:: Texte fourni ::

===

M.S. : Je pense que cette lenteur s’explique par des raisons techniques, économiques et, dans une certaine mesure, politiques. Pendant les années 1996-2002, IPv6 a été victime du cercle vicieux du décalage entre les technologies et les usages. Le protocole était là mais il n’y avait pas d’équipements et d’applications pour le supporter. Et quand on demandait aux équipementiers (Cisco, Juniper, etc.) et à certains éditeurs de systèmes d’exploitation (Microsoft Windows, Mac OS, etc.) de se mettre à jour, ils répondaient que les clients, les opérateurs et les utilisateurs finaux ne le demandaient pas (le monde du libre à travers FreeBSD, Linux et les systèmes Unix propriétaires d’IBM, Digital, HP, Sun Microsystems… étaient de leur côté déjà à jour). Bref, qu’il n’y avait pas de marché. Quand on demandait aux utilisateurs pourquoi ils délaissaient le nouveau protocole, ils répondaient que leur FAI ne le proposait pas et qu’ils n’y avaient pas d’applications IPv6.

Il a donc fallu briser ce cercle vicieux. Le mouvement est parti du Japon, zone où la rareté des adresses IP s’est fait sentir plus qu’en Europe et qu’aux Etats-Unis. Les équipementiers nippons ont produit du matériel IPv6, ce qui a mis la pression sur les équipementiers américains. 2001 voyait apparaître les premiers produits de test IPv6 et l’année suivante les premières versions officielles sont sorties. Les éditeurs ont mis à jour leurs produits et aujourd’hui tous les systèmes d’exploitation supportent IPv6.

Mais le déploiement commercial tarde à venir.

M.S. : Parce que les Etats-Unis estiment qu’il n’y a toujours pas de vrai marché. Et pour cause, ils détiennent les trois quarts des adresses IP de la planète et ne ressentent pas la pénurie que connaissent l’Asie, l’Afrique et, dans une moindre mesure, l’Europe. Les Etats-Unis ont joué un rôle de frein énorme. Seuls deux pays ont franchi le pas, aujourd’hui : le Japon et la Corée du Sud. IPv6 est en plein déploiement en Asie, notamment avec la Chine dont les projets sont gigantesques et dépasseront, en volumes, tous les pays du monde.

===

:: Données fournies ::

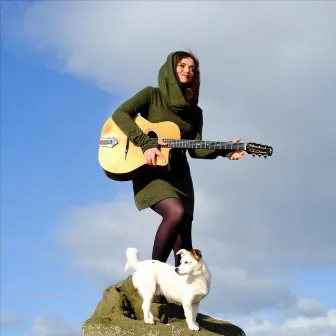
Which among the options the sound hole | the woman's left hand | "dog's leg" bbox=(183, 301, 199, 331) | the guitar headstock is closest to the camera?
"dog's leg" bbox=(183, 301, 199, 331)

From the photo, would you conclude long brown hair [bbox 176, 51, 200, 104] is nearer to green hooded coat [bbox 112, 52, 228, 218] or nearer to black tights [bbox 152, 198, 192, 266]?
green hooded coat [bbox 112, 52, 228, 218]

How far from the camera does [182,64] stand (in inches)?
348

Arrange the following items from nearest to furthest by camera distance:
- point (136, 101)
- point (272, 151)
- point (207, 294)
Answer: point (207, 294) < point (272, 151) < point (136, 101)

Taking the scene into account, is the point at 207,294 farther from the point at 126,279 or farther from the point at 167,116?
the point at 167,116

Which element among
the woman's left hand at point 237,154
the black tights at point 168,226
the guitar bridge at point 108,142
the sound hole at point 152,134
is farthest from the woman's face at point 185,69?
the black tights at point 168,226

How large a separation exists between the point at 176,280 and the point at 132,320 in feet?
2.54

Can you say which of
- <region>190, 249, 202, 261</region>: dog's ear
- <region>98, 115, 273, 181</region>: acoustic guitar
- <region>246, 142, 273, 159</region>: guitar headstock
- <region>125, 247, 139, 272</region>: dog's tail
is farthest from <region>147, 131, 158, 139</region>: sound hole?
<region>190, 249, 202, 261</region>: dog's ear

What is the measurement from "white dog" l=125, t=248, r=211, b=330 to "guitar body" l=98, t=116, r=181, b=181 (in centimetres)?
103

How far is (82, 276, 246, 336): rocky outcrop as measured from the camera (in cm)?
785

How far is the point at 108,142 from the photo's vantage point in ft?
29.3

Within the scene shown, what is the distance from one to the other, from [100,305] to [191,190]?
1.80m

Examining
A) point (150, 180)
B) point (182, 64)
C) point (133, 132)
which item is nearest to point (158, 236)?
point (150, 180)

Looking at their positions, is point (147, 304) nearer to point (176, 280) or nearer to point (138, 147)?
point (176, 280)

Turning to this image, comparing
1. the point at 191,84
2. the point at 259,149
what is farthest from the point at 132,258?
the point at 191,84
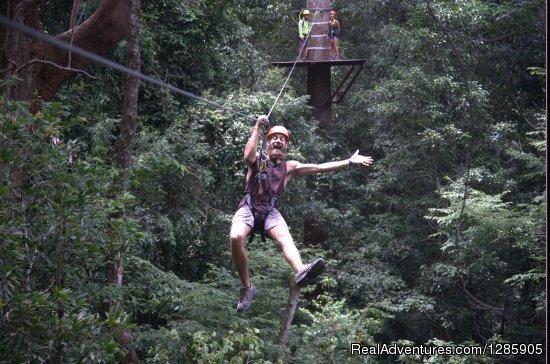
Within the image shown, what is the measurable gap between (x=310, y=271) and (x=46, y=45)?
393cm

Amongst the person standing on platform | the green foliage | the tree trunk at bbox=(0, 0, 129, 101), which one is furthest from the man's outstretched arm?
the person standing on platform

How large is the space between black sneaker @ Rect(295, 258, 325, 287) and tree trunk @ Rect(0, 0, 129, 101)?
3.09 metres

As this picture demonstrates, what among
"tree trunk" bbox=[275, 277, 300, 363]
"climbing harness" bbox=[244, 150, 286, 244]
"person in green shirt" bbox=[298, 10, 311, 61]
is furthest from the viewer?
"person in green shirt" bbox=[298, 10, 311, 61]

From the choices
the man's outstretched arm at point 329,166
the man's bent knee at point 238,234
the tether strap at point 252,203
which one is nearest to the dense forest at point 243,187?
the man's bent knee at point 238,234

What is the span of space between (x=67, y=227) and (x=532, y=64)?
938 cm

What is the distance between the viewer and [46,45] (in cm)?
772

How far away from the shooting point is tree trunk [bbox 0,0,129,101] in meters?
6.96

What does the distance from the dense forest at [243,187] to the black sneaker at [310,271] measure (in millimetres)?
1124

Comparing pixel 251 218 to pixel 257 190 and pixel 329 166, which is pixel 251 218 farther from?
pixel 329 166

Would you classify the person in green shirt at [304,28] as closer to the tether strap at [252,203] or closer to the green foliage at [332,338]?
the green foliage at [332,338]

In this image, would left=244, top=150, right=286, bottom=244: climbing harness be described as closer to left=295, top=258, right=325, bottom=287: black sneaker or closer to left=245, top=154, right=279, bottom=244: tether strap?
left=245, top=154, right=279, bottom=244: tether strap

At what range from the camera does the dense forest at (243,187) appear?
522 centimetres

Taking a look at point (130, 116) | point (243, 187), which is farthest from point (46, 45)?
point (243, 187)

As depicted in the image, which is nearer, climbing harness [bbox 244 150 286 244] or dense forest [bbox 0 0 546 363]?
dense forest [bbox 0 0 546 363]
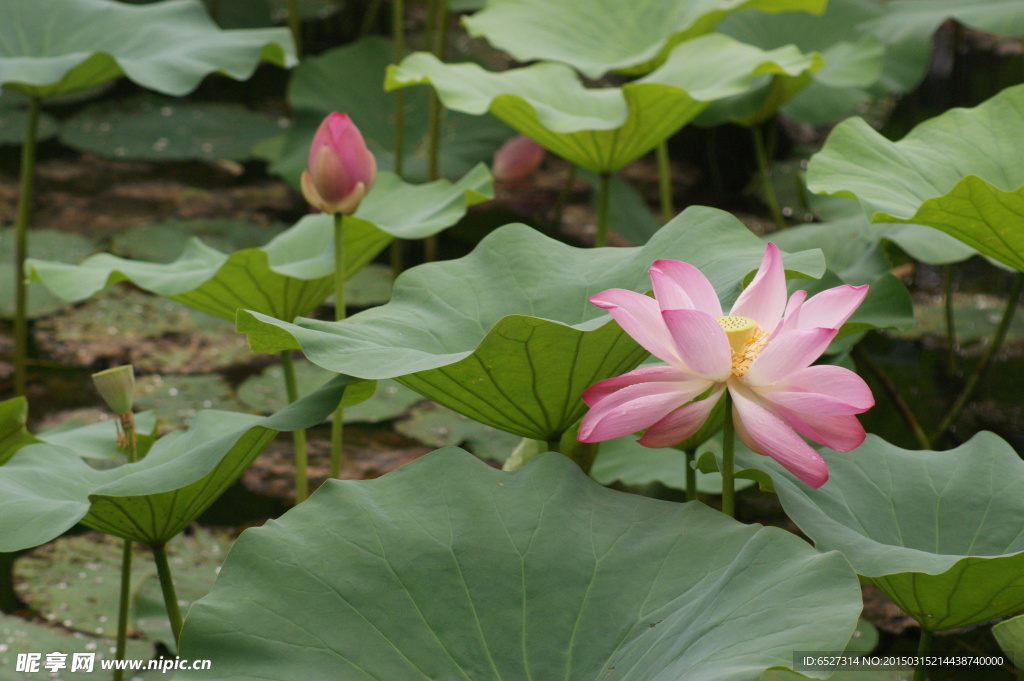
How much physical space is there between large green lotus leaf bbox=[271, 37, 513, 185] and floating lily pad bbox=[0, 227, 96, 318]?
60 centimetres

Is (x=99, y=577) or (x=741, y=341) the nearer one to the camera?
(x=741, y=341)

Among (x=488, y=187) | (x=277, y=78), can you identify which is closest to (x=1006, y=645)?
(x=488, y=187)

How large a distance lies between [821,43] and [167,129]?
2283 millimetres

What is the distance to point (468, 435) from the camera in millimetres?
1872

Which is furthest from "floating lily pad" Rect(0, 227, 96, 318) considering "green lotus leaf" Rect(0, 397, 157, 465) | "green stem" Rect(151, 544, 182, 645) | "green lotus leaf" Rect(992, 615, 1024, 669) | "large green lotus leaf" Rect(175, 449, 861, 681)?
"green lotus leaf" Rect(992, 615, 1024, 669)

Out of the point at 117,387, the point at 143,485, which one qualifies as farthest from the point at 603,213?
the point at 143,485

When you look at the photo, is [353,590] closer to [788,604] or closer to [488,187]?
[788,604]

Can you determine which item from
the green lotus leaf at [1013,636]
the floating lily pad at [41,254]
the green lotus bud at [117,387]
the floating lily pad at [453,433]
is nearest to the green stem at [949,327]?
the floating lily pad at [453,433]

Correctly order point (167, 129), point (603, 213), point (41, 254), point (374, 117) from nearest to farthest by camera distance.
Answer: point (603, 213)
point (41, 254)
point (374, 117)
point (167, 129)

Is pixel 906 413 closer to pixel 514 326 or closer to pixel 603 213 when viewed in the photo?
pixel 603 213

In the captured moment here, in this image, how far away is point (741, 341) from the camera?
0.76 metres

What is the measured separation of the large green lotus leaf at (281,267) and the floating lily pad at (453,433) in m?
0.47

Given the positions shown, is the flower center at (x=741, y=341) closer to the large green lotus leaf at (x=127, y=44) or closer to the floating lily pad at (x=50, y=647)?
the floating lily pad at (x=50, y=647)

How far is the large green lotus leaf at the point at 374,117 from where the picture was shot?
9.13ft
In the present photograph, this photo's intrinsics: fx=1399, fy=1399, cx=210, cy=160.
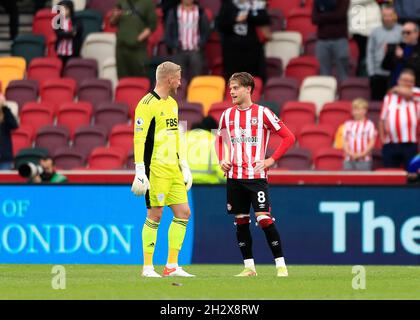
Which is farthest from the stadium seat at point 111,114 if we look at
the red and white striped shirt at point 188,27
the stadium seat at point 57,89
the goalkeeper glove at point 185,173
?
the goalkeeper glove at point 185,173

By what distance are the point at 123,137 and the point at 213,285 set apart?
9.28 m

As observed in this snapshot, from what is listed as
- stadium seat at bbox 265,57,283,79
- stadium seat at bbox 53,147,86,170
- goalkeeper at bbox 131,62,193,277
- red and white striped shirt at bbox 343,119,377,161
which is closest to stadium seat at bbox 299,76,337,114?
stadium seat at bbox 265,57,283,79

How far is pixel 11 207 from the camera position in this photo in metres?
19.0

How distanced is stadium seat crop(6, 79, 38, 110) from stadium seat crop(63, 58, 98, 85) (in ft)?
2.54

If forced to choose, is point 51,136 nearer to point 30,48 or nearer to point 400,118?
point 30,48

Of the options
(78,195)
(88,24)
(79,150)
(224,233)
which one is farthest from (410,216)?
(88,24)

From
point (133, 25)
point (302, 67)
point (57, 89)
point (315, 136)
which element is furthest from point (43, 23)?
point (315, 136)

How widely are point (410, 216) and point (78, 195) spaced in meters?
4.50

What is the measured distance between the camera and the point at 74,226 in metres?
19.0

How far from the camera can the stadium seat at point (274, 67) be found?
23797mm

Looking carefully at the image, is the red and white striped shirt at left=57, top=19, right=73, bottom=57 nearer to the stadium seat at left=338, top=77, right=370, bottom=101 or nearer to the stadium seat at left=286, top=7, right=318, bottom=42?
the stadium seat at left=286, top=7, right=318, bottom=42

===

:: Tâche écrite ::
Traduisez en anglais cette phrase du texte sur IPv6 : « Le mouvement est parti du Japon, zone où la rareté des adresses IP s’est fait sentir plus qu’en Europe et qu’aux Etats-Unis. »

:: Solution ::
The movement started in Japan, a region where the scarcity of IP addresses was felt more than in Europe and the United States.